» Goals
**1.** Answer these from the passage about Rebekah, one line each:
(a) At whose wedding will she be a bridesmaid this summer?
(b) Where can the sandals she likes be bought?
(c) At what event last month did the girls plan to run around barefoot?
**2.** The passage about Rebekah says she is not afraid to feel her feelings. List every way it gives of her doing so.

» Text segment
======

She's excited to be a bridesmaid at her cousin's wedding this summer. Last year, with a cousin-like-a-big-sis around was a wonderful year for Rebekah. She has missed Leandra fiercely this year. (We're thankful she has such a great role model in her life.) But that is another thing about our Ekah-girl: she is not afraid to feel her feelings - to cry when something makes her sad, to be angry at perceived injustices and unfairness, to laugh and giggle with delight at those things that amuse her - often having to do with animals or smaller siblings.

She is hilariously funny. Get her telling a story about some silly, mundane thing that happened at school and she has the whole family roaring with laughter. She's got a mischievous side - and she always figures out a way to get even. 

She detests shoes. Well, that's not really true. She does like the cute, handmade but fall apart quickly sandals you can buy from the Musée here in town. But she rarely wears shoes, if she can get away with it. All of my girls planned on running around barefoot at the Sahel Banquet last month - but I did make them at least take shoes. I think Rebekah somehow slipped out without anything for her feet. Looked like either she and her date planned it that way - or they were the perfect couple.

======

» Material
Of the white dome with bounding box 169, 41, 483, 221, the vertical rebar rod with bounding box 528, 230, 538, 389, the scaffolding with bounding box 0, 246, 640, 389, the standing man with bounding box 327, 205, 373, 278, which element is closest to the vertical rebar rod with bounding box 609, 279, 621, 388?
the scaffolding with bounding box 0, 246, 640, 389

======

» Solution list
**1.**
(a) Her cousin's wedding.
(b) From the Musée in town.
(c) The Sahel Banquet.

**2.**
- Crying when something makes her sad
- Being angry at perceived injustices and unfairness
- Laughing and giggling with delight at things that amuse her